Josh sells real estate in urban Toronto. “Fourteen years now,” he says, “since I was 21. And in all that time, there’s been only one really crappy time – six years ago now.” …
Josh’s clients are mostly people his age – the sub-40 set. The average deal is around $800,000, he says, “but one in four, I’d say, range from one-two to one-four.” Of those spending more than a million, Josh figures the average mortgage is about 80% – taking into consideration CMHC insurance is no longer available for seven-figure deals.
“Used to be that a million-dollar mortgage was a big deal,” he adds. “Now I see them all the time.”
By the way, to carry $1,000,000 today with a variable-rate mortgage at just under prime is about $4,500 a month. With insurance and property tax, it’s a little over $5,000. The land transfer tax in Toronto on a $1.2 million so-so house needing serious renos in the north end is $40,200. So to close on that with 20% down would require cash of about $290,000, and then a million in financing. …
No wonder RBC came out with that report last week. The bank found people between 35 and 44 have far more debt than their parents did at the same age – and more leverage than any other group in society. Mortgage rates today may be 3% instead of the 14% they were in 1993, but the amount of debt has ballooned so dramatically that monthly payments eat up far more of disposable income.
As a result, people in this age group are more dependent on real estate than any in the past. Almost 100% of the increase in net worth for Josh’s cohort has come from housing appreciation, since they’re saving and investing virtually nothing outside of their walls.
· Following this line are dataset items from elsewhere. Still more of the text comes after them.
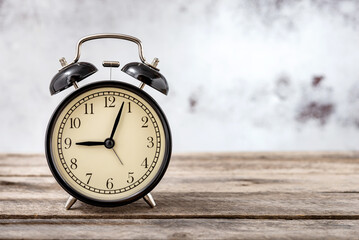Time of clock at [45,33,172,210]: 9:03
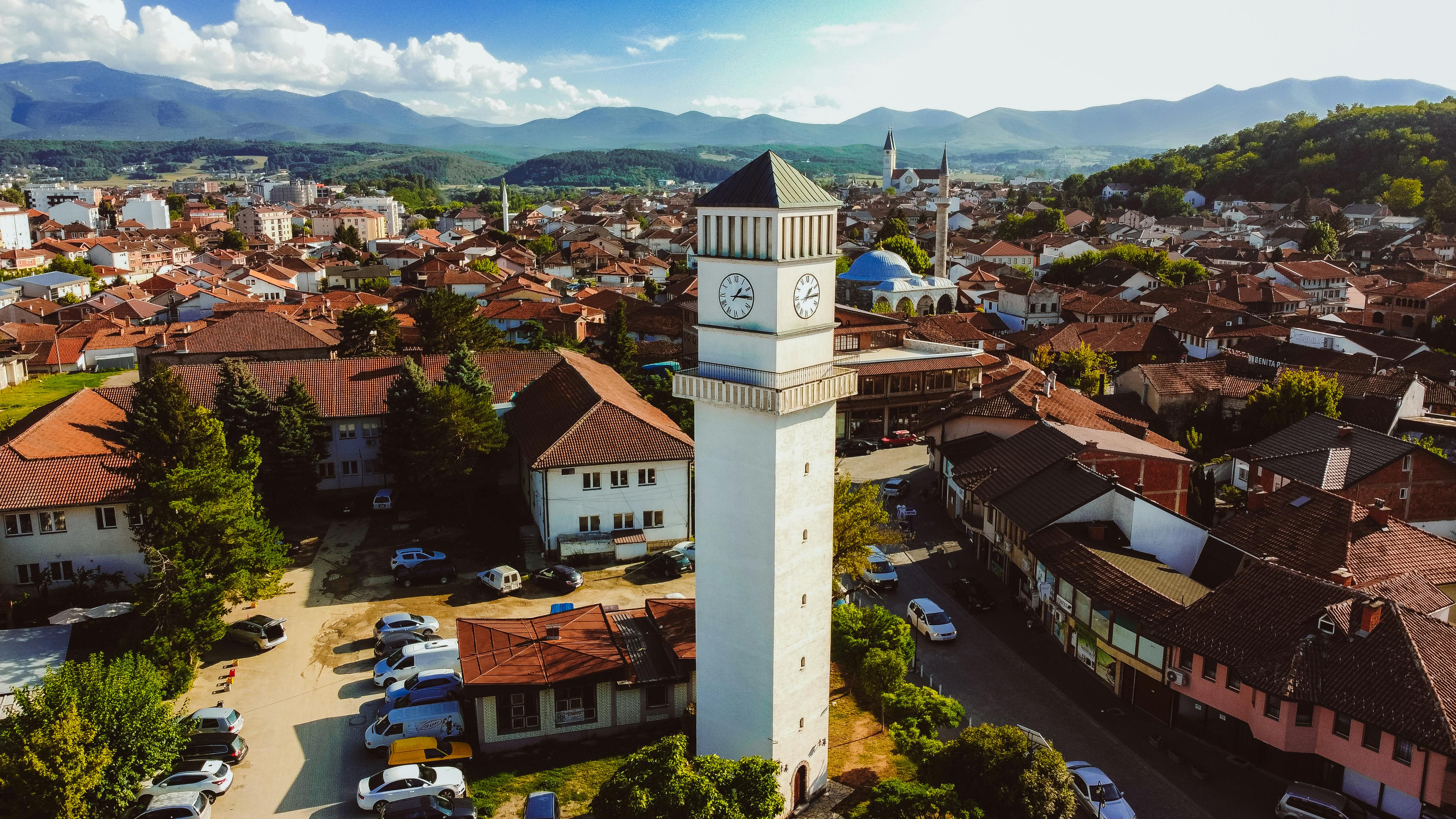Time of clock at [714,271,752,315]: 1:14
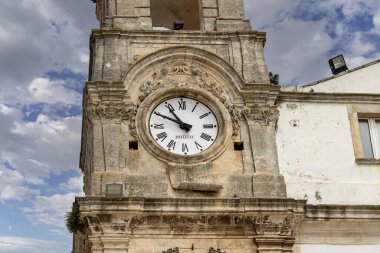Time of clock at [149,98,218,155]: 10:49
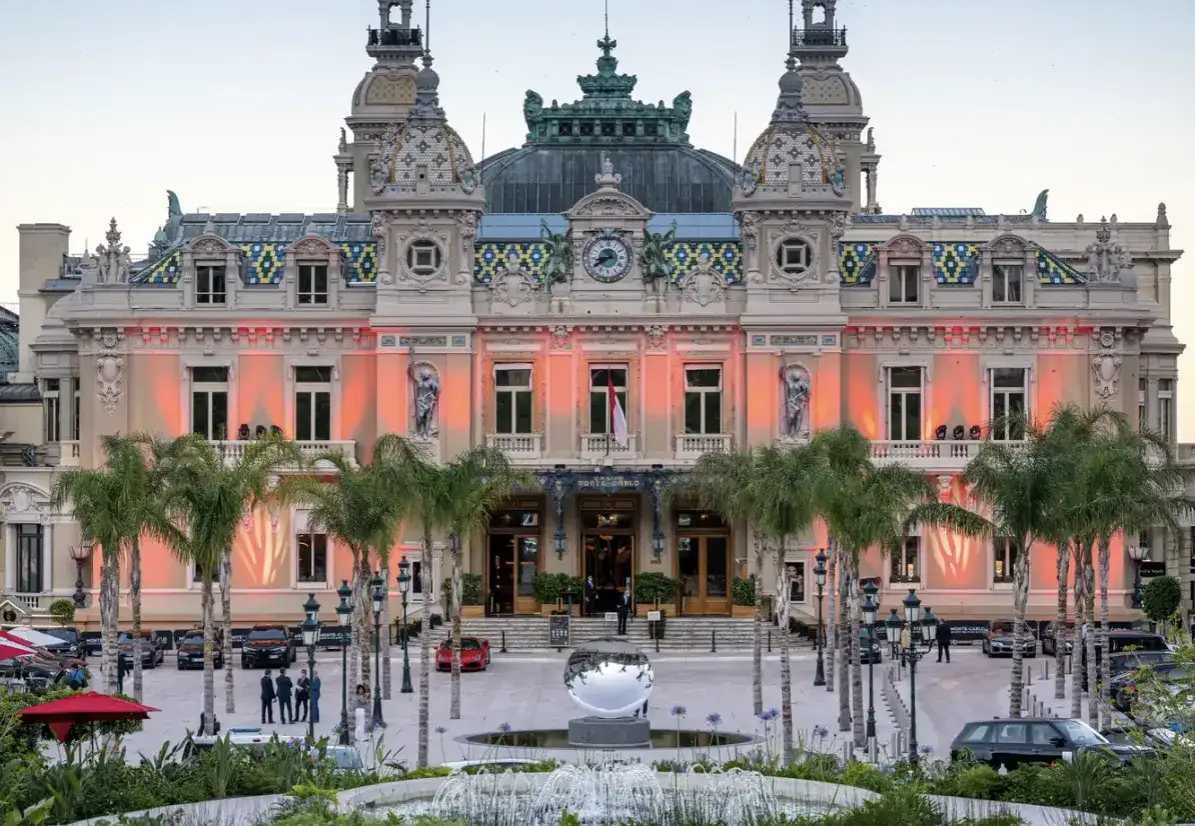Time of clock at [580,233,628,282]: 8:39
While real estate augments, they win. When it declines, they’re screwed. …
[And] it’s worth understanding what happens to people like Josh’s clients once they have seen a disaster. In the US these days the appetite for house-buying is sinking with regularity among the young. A decade ago 40% of all purchasers in the States were first-timers. Today is it 27%. In Canada the number exceeds 50%, and is rising.
So either the American kids are wusses and might suffer, or the kids here are naïve and could implode.
– from Generations, by Garth Turner, greaterfool.ca, 10 Aug 2014
Our bubble is national, and will end as all bubbles do, with implosion.
Vancouver has the biggest bubble and the least non-RE support; it will suffer the most.
As one recent online article succinctly stated: “You can’t taper a Ponzi scheme”.